Kommentar

Ukraine: Ni tout noir ni tout blanc

Christian Campiche © zvg

Christian Campiche /  La Suisse ne devrait pas s’aligner de manière inconditionnelle sur les sanctions. Elle a un rôle à jouer en tant que médiatrice.

Entre 120’000 et 150’000 personnes, l’équivalent de Lausanne, telle est la population de la minorité hongroise en Ukraine. Une communauté dont l’Europe devrait se préoccuper mais dont personne ne parle, et pour cause. Depuis 2014 et les événements du Maïdan, les deux gouvernements qui se sont succédés à Kiev ont viré vers un nationalisme oppressant non seulement pour les Russes – 17 pourcent de la population – mais pour les autres ethnies qui peuplent le pays: Biélorusses, Moldaves, Bulgares, Hongrois, Roms, Polonais, Arméniens, Grecs, Allemands, dont les langues ne sont plus toujours relayées dans les circuits écoliers depuis que des lois liberticides ont été édictées, discriminant les minorités.

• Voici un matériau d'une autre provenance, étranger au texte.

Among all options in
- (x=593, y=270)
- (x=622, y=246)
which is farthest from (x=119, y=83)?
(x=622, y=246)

Point n’est ici l’idée de donner sa bénédiction à l’intervention de Moscou en Ukraine. La violence n’est jamais justifiée. Les images d’habitants fuyant les villes dévastées sont insoutenables. Non, il s’agit plutôt de comprendre pourquoi les habitants des régions d’Ukraine où vivent des minorités rechignent à prêter main forte à l’armée d’un pays qui les considère comme des citoyens de seconde zone. Mourir pour Kiev? Non merci! 

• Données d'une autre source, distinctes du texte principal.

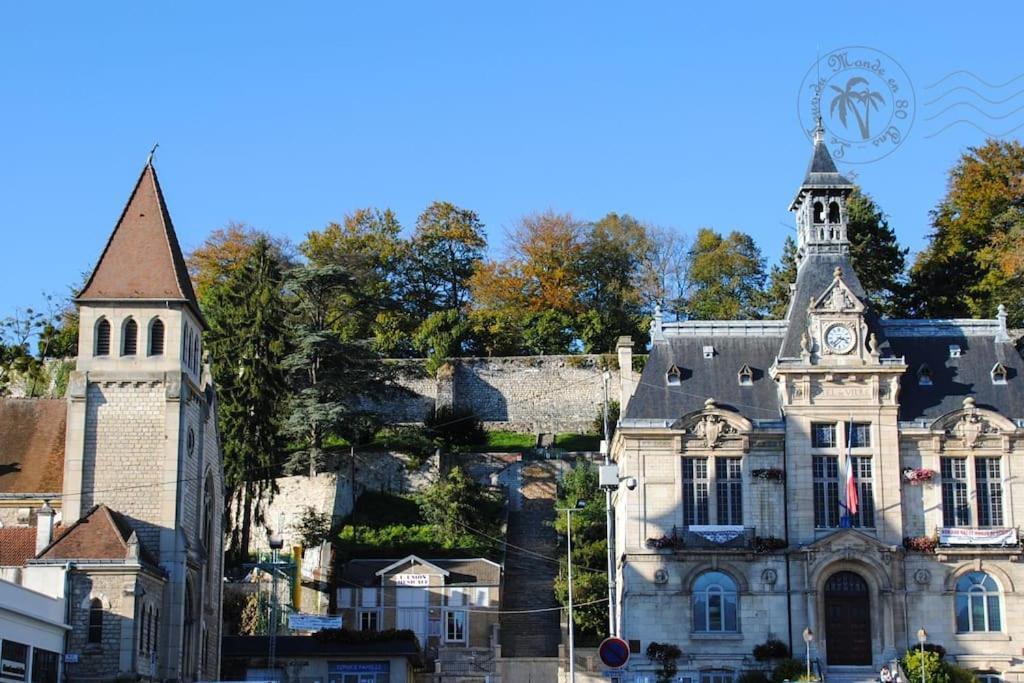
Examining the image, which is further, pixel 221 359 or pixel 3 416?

Une fois de plus, n’en déplaise aux médias dominants, rien n’est ni tout noir ni tout blanc. Ou plutôt seulement bleu et jaune. D’autant que la guerre, on sait quand elle commence, mais bien malin est celui qui peut prédire quand elle s’achève. Autant dire qu’il faut tout entreprendre pour l’éviter. Anticiper les sources du conflit. Il est vrai que l’on est toujours plus sage après qu’avant mais souffler sur les braises comme le fait l’Occident depuis plusieurs mois est malsain. La fourniture d’avions et d’armes anti-chars à l’armée ukrainienne est une provocation insensée, susceptible de rendre fou de rage le tigre blessé. 

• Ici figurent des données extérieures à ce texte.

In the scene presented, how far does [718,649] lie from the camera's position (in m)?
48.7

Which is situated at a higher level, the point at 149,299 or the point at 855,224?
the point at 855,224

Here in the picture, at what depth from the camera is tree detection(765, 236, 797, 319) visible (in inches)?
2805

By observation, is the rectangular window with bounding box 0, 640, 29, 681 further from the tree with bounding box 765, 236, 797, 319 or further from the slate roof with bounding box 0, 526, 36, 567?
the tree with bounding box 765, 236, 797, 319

La seule solution permettant d’éviter que le conflit s’enlise, voire dégénère dans une dangereuse escalade, est la voie de la négociation. Kiev doit redimensionner son ego et faire comprendre à l’OTAN que l’entité militaire occidentale est indésirable en territoire ukrainien. Parallèlement, l’Ukraine doit se doter d’un statut de pays neutre. Voilà pourquoi la Suisse serait bien inspirée de ne pas s’aligner de manière inconditionnelle sur les sanctions occidentales. Elle a un rôle à jouer en tant que médiatrice.


Themenbezogene Interessenbindung der Autorin/des Autors

Aucune. Christian Campiche est créateur et animateur depuis 2003 du journal en ligne suisse «Infoméduse». Il a été journaliste à l’Agence télégraphique suisse (1980-1988), rédacteur en chef adjoint du magazine Bilan (1989-1994) et du quotidien l’Agéfi (1994-1096). Il a dirigé la rubrique économique du Journal de Genève (1996-1998) et de la Liberté (2000-2007). En 2009 il a participé à la création du magazine des médias Edito dont il a été le rédacteur en chef jusqu’en 2014.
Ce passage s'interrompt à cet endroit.